Imran Khan, Pakistan’s rather liberal-sounding prime minister, has expressed a desire to purge Pakistan of foreign terrorism. Admitting to state sponsorship of terror prior, he proclaims that Pakistan is off to a clean new start. He especially hopes to convince the Indian and Iranian leaderships of this. The Indian leadership is unlikely to take Imran Khan at his word, and Imran Khan unhelpfully harps on the necessity of a dialogue on Kashmir without admitting to the complexities involved and the requirements of a new approach. It is reasonable to surmise that Imran Khan has spoken to the outer limits of his authority in a military-dominated state but the world, and especially India, is not obliged to make concessions on that account. Against this background, Xi Jinping’s call to Imran Khan to meet India “halfway” acquires particular salience.

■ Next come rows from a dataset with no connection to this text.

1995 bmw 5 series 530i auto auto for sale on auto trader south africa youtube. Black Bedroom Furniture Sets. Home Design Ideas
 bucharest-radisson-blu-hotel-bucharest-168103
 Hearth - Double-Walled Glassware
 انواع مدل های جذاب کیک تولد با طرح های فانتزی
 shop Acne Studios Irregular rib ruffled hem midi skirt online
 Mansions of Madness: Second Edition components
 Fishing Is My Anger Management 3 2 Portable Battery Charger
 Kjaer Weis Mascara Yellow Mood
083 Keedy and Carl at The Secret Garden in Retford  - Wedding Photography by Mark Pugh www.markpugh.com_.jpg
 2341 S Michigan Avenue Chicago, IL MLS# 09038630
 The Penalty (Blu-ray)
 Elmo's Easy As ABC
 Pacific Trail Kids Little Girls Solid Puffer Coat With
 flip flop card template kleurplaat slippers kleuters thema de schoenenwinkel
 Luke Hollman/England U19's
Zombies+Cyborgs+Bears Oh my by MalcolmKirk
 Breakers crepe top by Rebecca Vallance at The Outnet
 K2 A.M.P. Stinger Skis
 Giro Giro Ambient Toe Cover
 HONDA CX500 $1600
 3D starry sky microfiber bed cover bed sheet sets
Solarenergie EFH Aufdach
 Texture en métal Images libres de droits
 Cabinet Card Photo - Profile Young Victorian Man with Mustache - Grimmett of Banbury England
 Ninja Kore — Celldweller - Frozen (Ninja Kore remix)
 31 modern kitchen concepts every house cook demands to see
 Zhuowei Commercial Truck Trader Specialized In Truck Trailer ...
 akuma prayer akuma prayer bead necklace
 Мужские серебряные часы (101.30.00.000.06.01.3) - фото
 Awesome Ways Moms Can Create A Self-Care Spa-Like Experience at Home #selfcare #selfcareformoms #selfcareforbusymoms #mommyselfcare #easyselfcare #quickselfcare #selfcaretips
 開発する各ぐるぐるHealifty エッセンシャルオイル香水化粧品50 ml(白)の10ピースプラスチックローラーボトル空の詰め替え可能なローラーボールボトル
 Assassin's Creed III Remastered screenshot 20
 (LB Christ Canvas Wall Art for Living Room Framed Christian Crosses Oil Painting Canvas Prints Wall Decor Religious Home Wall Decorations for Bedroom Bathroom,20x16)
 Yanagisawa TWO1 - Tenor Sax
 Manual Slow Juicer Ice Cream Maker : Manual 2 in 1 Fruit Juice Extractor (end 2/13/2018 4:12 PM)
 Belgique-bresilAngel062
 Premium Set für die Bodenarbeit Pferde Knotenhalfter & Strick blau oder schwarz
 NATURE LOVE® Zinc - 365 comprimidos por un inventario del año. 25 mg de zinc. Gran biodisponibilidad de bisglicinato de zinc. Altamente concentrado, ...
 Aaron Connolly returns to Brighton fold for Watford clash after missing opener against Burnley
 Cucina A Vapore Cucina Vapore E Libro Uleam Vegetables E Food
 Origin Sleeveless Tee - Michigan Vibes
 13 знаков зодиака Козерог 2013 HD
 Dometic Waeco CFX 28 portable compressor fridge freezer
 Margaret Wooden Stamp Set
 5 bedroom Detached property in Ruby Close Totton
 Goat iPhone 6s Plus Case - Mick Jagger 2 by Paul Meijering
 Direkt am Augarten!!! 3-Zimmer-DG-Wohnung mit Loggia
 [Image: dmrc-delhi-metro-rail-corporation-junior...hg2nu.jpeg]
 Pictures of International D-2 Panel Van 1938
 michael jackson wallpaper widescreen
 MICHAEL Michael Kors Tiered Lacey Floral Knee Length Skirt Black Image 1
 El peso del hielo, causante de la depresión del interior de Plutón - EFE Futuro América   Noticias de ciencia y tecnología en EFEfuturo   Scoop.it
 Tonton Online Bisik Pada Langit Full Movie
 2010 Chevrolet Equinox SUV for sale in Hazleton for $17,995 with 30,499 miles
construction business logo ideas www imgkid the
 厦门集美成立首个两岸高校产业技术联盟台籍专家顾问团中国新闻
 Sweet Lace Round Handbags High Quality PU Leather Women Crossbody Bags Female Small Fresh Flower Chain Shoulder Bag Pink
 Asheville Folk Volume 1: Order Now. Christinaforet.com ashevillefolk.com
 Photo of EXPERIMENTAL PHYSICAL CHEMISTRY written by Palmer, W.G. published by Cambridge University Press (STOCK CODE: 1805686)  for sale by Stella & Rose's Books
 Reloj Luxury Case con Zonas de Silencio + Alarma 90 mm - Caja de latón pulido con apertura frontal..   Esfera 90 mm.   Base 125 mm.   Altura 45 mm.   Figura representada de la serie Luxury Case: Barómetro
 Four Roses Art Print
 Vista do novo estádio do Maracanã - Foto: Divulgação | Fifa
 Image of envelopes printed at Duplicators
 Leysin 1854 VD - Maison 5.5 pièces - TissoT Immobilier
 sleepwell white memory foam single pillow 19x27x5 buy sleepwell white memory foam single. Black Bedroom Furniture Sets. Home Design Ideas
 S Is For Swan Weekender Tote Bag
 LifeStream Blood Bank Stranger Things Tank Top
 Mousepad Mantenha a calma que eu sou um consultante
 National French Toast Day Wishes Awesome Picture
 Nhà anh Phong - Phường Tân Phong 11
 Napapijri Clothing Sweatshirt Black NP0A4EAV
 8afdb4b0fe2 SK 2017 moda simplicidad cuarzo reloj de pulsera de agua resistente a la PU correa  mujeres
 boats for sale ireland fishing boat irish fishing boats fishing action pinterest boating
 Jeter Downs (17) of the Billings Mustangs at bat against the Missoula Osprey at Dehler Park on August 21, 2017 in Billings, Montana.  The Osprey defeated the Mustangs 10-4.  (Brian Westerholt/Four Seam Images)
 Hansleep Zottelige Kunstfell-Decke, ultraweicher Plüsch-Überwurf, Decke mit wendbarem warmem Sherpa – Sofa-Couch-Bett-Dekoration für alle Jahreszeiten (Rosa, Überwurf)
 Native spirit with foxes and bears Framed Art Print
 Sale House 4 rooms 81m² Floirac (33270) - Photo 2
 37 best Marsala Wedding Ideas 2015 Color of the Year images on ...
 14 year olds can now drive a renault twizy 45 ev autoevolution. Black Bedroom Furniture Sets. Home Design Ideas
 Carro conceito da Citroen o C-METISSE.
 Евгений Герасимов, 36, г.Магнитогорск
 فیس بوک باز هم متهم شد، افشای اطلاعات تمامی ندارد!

As Pakistan’s “iron brother”, China has not discouraged Pakistan’s hostility against India and indeed facilitated it with nuclear and conventional weapons. China visualizes India as a “troublemaker” giving political asylum to the Dalai Lama and as a strategic competitor taking sides with the United States despite professed non-alignment. More lately, as China’s rise is threatened by US-led Western pressure on the Chinese economy, Beijing finds its manoeuvrability further limited by animosities with India aroused by the 1962 Chinese aggression. While China is in no haste to settle its own disputes with India largely related to the border, it reasons that India may become more amicable to Beijing should it apply pressure on Islamabad to make durable peace with New Delhi. India has taken strenuous objection to the China-Pakistan Economic Corridor since it passes through territories claimed by India. CPEC is the capstone of Xi Jinping’s Belt and Road Initiative which is vital to China’s geopolitics and to China’s economic revival in the face of protectionist barriers to its exports. By refusing to be part of BRI because of CPEC, India hurts China; Beijing, therefore, feels constrained to placate India. India also opposes BRI for the debt burden it places on poor Asian and African states, but Beijing hopes to overcome this with a “halfway” solution to Kashmir protecting Indian interests.

Although there are limits to Chinese pressure on Pakistan on Kashmir, the “halfway” suggestion is, for all that, rather extraordinary. China needs Pakistan for a successful evolution of the CPEC to become a guaranteed lifeline for Beijing’s Middle East oil and gas imports in the extreme contingency of a US-led blockade of its littoral waters. But Pakistan needs China more because of its economic woes. It is difficult to say how well China’s “halfway” suggestion would be received by the Pakistan deep state but it cannot be brusquely ignored. The generals would indeed be fretting that China has waded into the Kashmir dispute rather on the side of India.

Pure self-interest is guiding China’s geopolitics on Kashmir, and India should accordingly plan its moves for maximum benefit. It must be understood that geo-economics is compelling Chinese pressure on Pakistan and not the Pakistan-centric election rhetoric of Narendra Modi and Co.